There is a feeling that the AGIA contract results were not what had been hoped for, and a sour feeling over the $500 million the state committed as a subsidy to TransCanada, about $300 million of which has been paid out.

“I think we should know what the costs are to go with TransCanada and what costs there are to go without them, and the benefit, if any, to go with someone else,” French said in an interview.

A consultant to the Legislature, Janak Mayer, told the Senate Resources Committee Feb. 3 that having an experienced pipeline company as a partner in the project could be a real advantage to the state.

The goals of the North Slope producers, as pipeline owners, will be to maximize overall profits from gas production, transportation and sales, but an independent pipeline company like TransCanada makes its money by transporting gas and earning a profit on its ownership of all or part of a pipeline, he said.

Because of this a pipeline company is motivated to find ways to ship more gas and expand, while other owners, the producers, do not share that bias. The state, as a direct owner in the pipeline instead of TransCanada, could also push its partners for expansion but would not have the experience in this that a pipeline company has, Mayer said.

Mayer also warned of potential delays in the project if the state has to take time to solicit and evaluate bids from other potential partners.

“You might wind up with a better deal or you might not, and you may no longer be able to get the deal you have now,” with TransCanada, he warned.
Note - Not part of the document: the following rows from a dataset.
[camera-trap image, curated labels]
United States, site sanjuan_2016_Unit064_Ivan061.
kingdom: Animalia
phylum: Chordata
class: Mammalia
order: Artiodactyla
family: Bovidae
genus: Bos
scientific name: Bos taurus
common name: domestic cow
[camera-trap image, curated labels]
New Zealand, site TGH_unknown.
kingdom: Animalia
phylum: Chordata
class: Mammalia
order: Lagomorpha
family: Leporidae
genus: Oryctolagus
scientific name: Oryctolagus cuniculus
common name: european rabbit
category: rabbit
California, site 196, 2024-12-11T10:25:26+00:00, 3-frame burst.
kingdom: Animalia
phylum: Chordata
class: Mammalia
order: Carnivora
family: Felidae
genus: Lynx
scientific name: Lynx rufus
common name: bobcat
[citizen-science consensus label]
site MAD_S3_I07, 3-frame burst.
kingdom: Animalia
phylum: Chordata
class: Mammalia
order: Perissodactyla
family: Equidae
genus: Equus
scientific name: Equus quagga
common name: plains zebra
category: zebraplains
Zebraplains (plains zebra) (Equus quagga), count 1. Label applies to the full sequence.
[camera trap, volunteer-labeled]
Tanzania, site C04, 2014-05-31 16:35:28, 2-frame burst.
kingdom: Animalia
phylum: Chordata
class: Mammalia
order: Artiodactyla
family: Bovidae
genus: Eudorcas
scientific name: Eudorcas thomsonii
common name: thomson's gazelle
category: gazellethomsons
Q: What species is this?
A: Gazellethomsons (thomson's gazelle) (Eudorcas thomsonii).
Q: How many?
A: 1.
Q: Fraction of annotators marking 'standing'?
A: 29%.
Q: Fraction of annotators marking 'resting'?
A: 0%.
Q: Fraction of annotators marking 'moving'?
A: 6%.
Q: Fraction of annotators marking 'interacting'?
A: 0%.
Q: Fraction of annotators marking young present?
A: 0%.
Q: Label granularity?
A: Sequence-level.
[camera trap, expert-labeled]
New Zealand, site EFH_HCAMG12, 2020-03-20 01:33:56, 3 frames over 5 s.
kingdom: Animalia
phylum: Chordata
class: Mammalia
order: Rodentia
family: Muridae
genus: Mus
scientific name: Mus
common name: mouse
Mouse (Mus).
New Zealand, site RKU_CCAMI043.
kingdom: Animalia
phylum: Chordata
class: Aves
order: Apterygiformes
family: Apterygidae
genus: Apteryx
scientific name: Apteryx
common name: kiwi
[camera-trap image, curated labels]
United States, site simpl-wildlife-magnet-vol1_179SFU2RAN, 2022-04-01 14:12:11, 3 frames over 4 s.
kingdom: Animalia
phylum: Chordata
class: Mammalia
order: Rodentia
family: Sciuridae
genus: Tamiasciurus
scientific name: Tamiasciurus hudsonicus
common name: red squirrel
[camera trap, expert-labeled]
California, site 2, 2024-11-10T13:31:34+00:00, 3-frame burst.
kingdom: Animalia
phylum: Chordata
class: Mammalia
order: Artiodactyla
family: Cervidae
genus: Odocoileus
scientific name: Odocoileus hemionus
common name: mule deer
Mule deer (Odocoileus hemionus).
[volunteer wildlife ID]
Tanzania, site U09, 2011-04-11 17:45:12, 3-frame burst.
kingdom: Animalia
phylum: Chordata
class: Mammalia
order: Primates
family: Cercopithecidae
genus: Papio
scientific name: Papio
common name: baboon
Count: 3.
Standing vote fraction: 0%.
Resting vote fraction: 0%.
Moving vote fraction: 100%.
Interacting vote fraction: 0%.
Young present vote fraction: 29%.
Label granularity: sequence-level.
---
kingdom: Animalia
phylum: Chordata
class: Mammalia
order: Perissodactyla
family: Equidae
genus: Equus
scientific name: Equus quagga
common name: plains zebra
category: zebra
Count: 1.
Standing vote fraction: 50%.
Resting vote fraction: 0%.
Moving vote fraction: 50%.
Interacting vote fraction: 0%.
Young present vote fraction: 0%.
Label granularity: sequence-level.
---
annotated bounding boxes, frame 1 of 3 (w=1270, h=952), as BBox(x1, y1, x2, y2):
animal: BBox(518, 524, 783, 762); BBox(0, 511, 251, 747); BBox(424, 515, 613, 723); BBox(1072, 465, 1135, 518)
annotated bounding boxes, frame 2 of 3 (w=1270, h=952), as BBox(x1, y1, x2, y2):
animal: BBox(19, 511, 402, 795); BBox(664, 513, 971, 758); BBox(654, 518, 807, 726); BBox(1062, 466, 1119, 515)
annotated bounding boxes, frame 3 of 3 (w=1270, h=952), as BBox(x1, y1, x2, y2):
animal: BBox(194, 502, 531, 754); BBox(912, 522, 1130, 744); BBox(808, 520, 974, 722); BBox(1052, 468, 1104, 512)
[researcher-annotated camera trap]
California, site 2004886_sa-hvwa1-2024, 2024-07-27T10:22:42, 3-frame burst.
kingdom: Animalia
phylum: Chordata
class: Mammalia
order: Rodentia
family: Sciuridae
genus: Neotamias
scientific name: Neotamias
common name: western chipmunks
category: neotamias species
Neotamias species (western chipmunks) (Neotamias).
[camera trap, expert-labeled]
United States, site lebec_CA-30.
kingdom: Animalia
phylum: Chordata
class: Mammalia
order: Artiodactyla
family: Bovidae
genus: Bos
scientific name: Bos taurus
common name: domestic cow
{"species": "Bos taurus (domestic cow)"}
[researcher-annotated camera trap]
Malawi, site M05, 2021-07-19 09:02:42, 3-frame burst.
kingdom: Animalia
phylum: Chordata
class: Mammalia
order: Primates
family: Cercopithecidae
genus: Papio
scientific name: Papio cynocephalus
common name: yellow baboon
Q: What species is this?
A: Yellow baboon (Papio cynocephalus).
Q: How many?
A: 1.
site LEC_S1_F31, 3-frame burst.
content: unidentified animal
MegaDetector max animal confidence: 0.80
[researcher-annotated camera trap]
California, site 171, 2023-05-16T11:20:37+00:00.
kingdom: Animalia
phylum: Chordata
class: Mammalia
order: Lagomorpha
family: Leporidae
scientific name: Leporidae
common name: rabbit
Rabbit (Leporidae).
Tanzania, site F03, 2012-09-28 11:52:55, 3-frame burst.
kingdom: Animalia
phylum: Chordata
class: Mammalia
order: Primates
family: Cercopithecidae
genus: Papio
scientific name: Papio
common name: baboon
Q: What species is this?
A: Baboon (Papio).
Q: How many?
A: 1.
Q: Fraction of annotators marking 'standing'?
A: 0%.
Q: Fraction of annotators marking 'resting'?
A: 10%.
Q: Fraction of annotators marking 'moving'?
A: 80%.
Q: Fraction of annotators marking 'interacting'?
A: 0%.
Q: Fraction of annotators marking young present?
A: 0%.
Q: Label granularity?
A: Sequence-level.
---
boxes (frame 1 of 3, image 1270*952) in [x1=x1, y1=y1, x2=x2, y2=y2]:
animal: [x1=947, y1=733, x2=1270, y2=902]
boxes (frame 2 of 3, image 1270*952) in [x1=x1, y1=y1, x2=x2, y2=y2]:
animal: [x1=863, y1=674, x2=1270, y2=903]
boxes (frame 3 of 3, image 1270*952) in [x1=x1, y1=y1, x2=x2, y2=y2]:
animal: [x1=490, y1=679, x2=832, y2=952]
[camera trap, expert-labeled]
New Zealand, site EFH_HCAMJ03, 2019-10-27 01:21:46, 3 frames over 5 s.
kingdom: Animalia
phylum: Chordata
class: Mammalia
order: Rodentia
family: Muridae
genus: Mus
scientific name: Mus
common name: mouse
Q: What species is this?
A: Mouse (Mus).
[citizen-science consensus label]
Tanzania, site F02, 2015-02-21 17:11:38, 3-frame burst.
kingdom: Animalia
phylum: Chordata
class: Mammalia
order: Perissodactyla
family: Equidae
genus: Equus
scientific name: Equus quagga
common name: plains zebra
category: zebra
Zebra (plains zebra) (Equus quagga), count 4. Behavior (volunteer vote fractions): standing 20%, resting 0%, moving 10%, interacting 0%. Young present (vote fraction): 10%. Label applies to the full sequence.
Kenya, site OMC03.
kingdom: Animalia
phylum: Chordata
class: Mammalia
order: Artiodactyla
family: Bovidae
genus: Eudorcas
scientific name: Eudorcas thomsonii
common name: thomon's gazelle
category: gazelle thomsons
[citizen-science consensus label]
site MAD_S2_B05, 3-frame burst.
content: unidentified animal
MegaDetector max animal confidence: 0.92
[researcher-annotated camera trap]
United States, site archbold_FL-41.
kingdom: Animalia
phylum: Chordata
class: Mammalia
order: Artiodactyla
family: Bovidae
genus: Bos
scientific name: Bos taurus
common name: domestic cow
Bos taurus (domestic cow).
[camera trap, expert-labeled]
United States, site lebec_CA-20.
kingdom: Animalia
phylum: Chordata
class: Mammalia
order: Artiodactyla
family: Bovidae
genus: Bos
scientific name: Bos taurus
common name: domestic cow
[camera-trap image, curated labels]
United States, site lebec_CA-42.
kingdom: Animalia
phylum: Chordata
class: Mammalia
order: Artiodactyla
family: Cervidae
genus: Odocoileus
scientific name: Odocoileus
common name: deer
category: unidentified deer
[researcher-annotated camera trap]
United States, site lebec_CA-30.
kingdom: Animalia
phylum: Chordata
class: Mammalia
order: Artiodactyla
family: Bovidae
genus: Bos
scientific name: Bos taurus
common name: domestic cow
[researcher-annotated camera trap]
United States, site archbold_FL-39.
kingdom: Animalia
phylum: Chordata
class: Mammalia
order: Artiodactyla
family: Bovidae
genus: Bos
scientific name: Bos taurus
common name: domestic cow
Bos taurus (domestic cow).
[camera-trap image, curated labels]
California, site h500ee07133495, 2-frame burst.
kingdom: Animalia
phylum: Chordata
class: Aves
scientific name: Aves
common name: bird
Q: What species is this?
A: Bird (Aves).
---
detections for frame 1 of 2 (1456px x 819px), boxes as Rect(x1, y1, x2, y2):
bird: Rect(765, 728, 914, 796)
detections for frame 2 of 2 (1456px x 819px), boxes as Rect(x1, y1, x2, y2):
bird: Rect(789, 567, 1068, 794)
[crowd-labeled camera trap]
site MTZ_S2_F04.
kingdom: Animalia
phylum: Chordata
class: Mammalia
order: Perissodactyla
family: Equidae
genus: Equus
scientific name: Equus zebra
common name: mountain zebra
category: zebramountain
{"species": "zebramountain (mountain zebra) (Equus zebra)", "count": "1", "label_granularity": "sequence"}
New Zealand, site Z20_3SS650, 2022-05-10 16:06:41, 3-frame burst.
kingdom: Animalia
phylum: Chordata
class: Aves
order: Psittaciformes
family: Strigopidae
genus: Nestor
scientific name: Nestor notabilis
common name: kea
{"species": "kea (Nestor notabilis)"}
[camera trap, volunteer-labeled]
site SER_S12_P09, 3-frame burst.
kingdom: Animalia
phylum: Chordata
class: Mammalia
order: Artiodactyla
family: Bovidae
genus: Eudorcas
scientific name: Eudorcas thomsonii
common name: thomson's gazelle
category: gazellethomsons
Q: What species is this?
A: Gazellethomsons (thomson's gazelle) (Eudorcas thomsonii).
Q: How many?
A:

The year or two that this process could take might impair the current momentum for the project. Potential customers are now sensing real progress with the Alaska gas project and they are taking note of it, Mayer said. If there are delays as the state tries to find other partner those customers may see it as yet another setback for Alaska, and the project will lose credibility, he said.

French said a big question he has is what the possible downsides of the overall deal might be for the state.

“What’s our exposure? No one has quantified this yet,” he said. “Also, if the state has to make a direct investment at some point, will we have the cash to do this, given our revenue outlook?”

There is a lot of caution about the long-term obligations.

“We have learned some lessons from the AGIA deal. A lot of legislators who voted for the AGIA contract with TransCanada four years ago are now feeling a bit of buyers’ remorse,” and don’t want to repeat the experience, French said.

Tim Bradner can be reached at tim.bradner@alaskajournal.com.

Reader Comments:
Feb 6, 2014 06:21 pm
 Posted by  gatherin` signatures....

We can get out of the AGIA agreement, as the project is no longer economic. That is the only off-ramp that should matter at this point, BEFORE we get married again, before the ink on the divorce was wet. Under the AGIA "off-ramp agreement" with TC, upon being shown the "project" is uneconomic, we, Alaskans, owe them 130 million more to "square up" for their share of the original pot. At that point "ALL" the information gleaned from all those millions of dollars worth of environmental and engineering studies, reverts to the state of Alaska. Not TC or Conoco or Alyeska,..but to us. That geology would be ours to archive and use for future policy decisions.
Under the present "deal" being offered by Transcanada, we lose that. It`s too good a deal for Transcanada, and a very poor decision by the state if it "leaps" at this offer,...which is no offer at all, with no customers, no firm prices, no prices charts and projections, no vetting,.. no options. Not much left around here but the people`s voices sometimes. Vote YES on 1. We`ll take Alaska back.